## WHAT YOU NEED TO DO
Write the entries below out again exactly, but skip the pictures.

GIVEN DATA below:

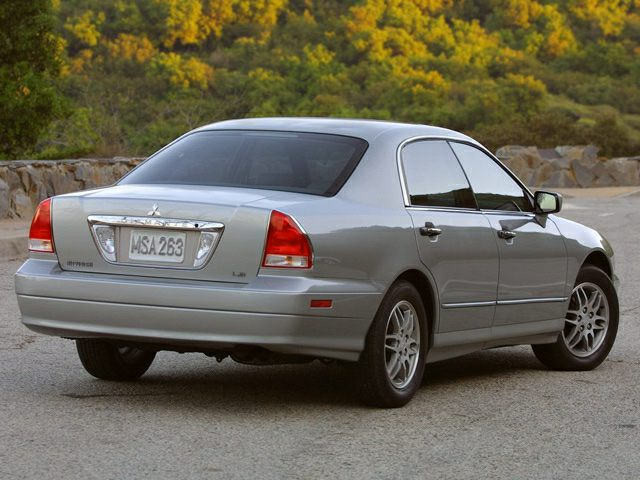 2002 Mitsubishi Diamante VR-X 4dr Sedan Specs and Prices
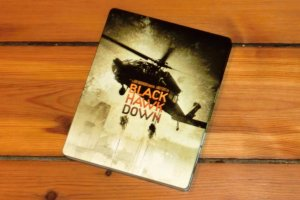 black_hawk_down-packshot-br-sb-uk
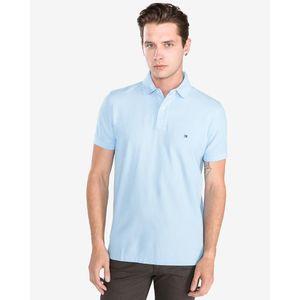 Tommy Hilfiger Koszulka Niebieski obraz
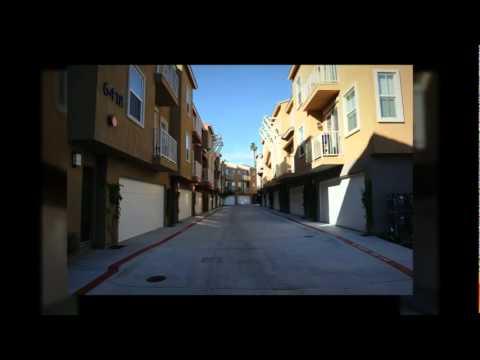 san diego apartments serenata town homes apartments for rent san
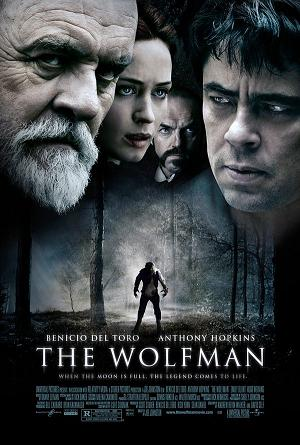 Wolfman-final-small-1- هُملِتِ (l'hommelette) گم شده، لیبیدوی سترگ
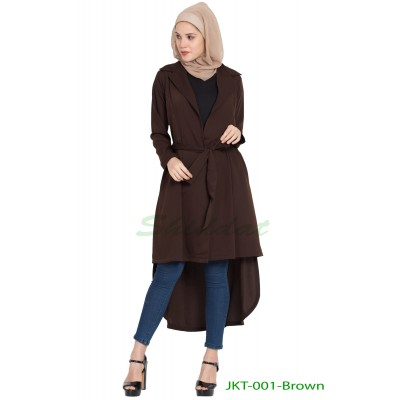 Long Jacket with a belt- Brown
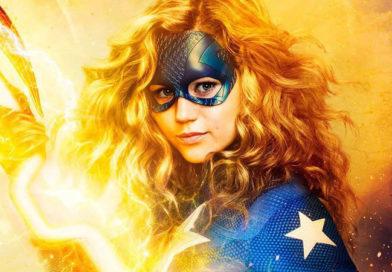 Stargirl (Staffel 1)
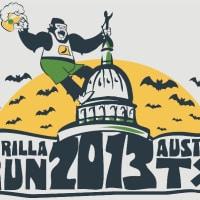 Austin Photo Set: Events_GorillaRun_Downtown_Jan2013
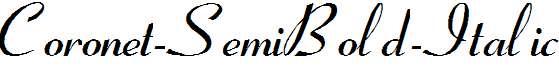 Coronet-SemiBold-Italic-copy-4-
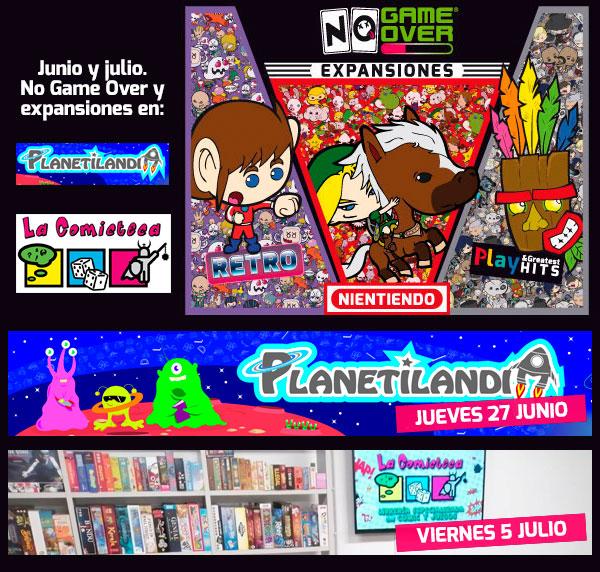 juego cartas videojuegos no game over demos junio julio
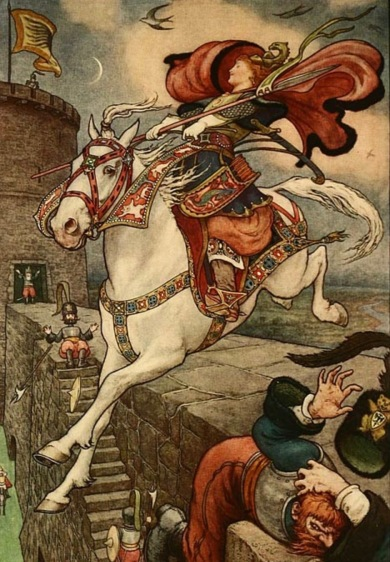 "White horse and Russian woman rider ""She put her good steed to the walls and leapt lightly over them"" Russian Story Book/Wilson, ill. Pape, 1916 (USPD. pub.date, artist life/Commons.wikimedia.org)"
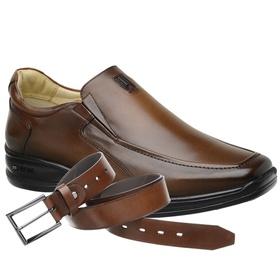 Sapato Jota Pe Marrom 3D Air Soft Space + Cinto de... - MADOK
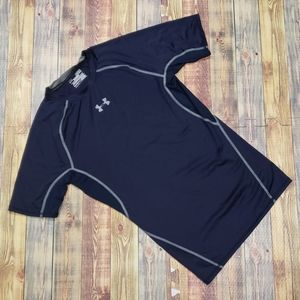 UNDERARMOUR MENS HEATGEAR COMPRESSION TEE  M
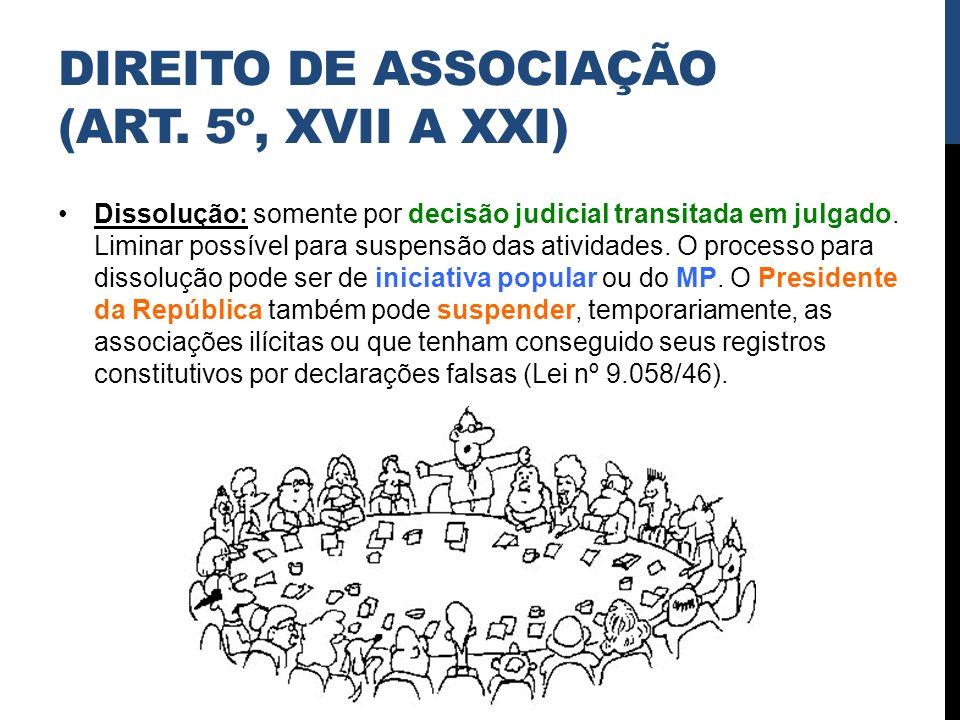 DIREITO DE ASSOCIAÇÃO (ART. 5º, XVII A XXI) Dissolução: somente por decisão judicial transitada em julgado. Liminar possível para suspensão das ativid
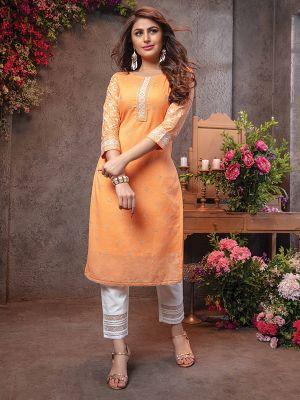 Lakhnavi Orange Chanderi Embroidered Kurti With Pant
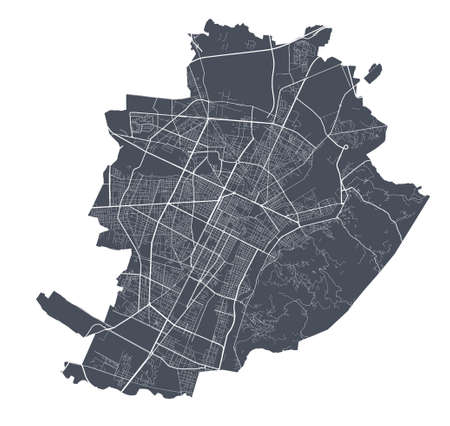 Turin map. Detailed vector map of Turin city administrative area. Dark poster with streets on white background. Vector Illustration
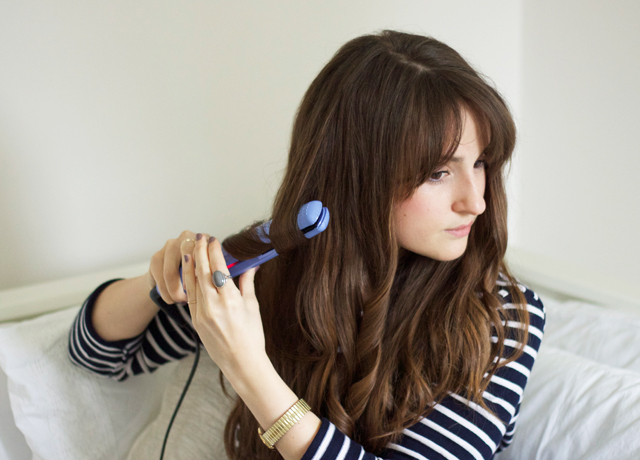 Cider-with-Rosie-ghd-curling-tutorial-6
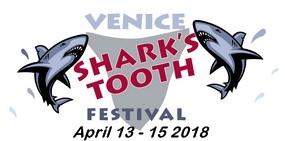 Shark's Tooth Festival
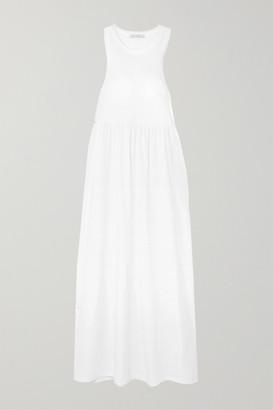 Ninety Percent + Net Sustain Organic Cotton-jersey Maxi Dress - White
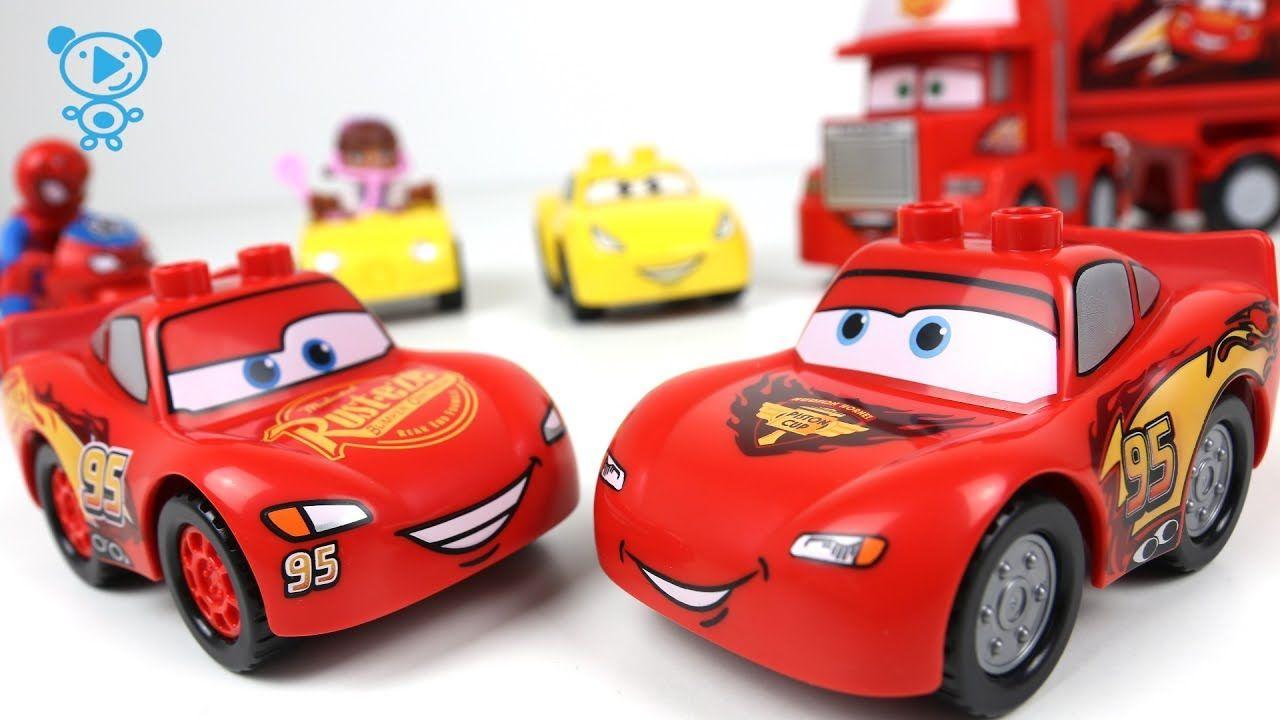 Spiderman Auto Spielzeug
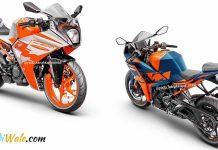 new-Generation-KTM-series.jpg
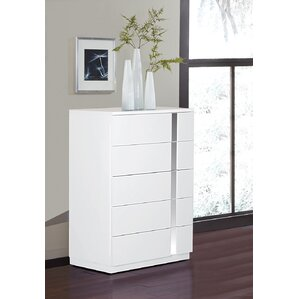 Jody 5 Drawer Chest by Global Furniture USA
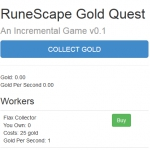 Runescape Gold Quest - Play Idle Game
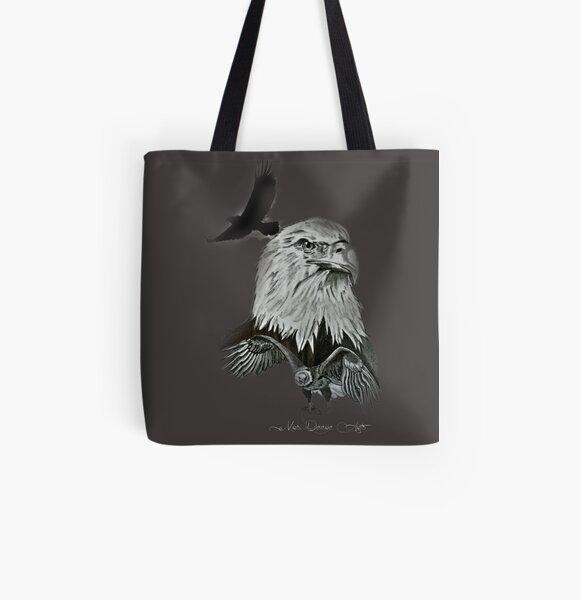 Adler Allover-Print Tote Bag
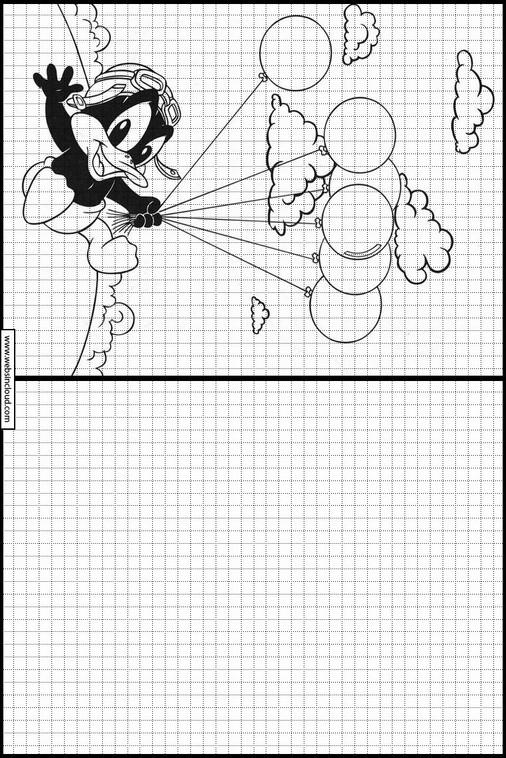 Baby Looney Tunes 36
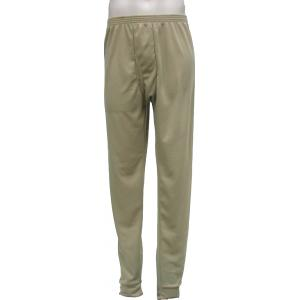 Thermal Pant, Mid-Weight, Sand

End of GIVEN DATA.

## RESPONSE TO THIS EXERCISE
 2002 Mitsubishi Diamante VR-X 4dr Sedan Specs and Prices
 black_hawk_down-packshot-br-sb-uk
 Tommy Hilfiger Koszulka Niebieski obraz
 san diego apartments serenata town homes apartments for rent san
 Wolfman-final-small-1- هُملِتِ (l'hommelette) گم شده، لیبیدوی سترگ
 Long Jacket with a belt- Brown
 Stargirl (Staffel 1)
 Austin Photo Set: Events_GorillaRun_Downtown_Jan2013
 Coronet-SemiBold-Italic-copy-4-
 juego cartas videojuegos no game over demos junio julio
 "White horse and Russian woman rider ""She put her good steed to the walls and leapt lightly over them"" Russian Story Book/Wilson, ill. Pape, 1916 (USPD. pub.date, artist life/Commons.wikimedia.org)"
 Sapato Jota Pe Marrom 3D Air Soft Space + Cinto de... - MADOK
 UNDERARMOUR MENS HEATGEAR COMPRESSION TEE  M
 DIREITO DE ASSOCIAÇÃO (ART. 5º, XVII A XXI) Dissolução: somente por decisão judicial transitada em julgado. Liminar possível para suspensão das ativid
 Lakhnavi Orange Chanderi Embroidered Kurti With Pant
 Turin map. Detailed vector map of Turin city administrative area. Dark poster with streets on white background. Vector Illustration
 Cider-with-Rosie-ghd-curling-tutorial-6
 Shark's Tooth Festival
 Ninety Percent + Net Sustain Organic Cotton-jersey Maxi Dress - White
 Spiderman Auto Spielzeug
 new-Generation-KTM-series.jpg
 Jody 5 Drawer Chest by Global Furniture USA
 Runescape Gold Quest - Play Idle Game
 Adler Allover-Print Tote Bag
 Baby Looney Tunes 36
 Thermal Pant, Mid-Weight, Sand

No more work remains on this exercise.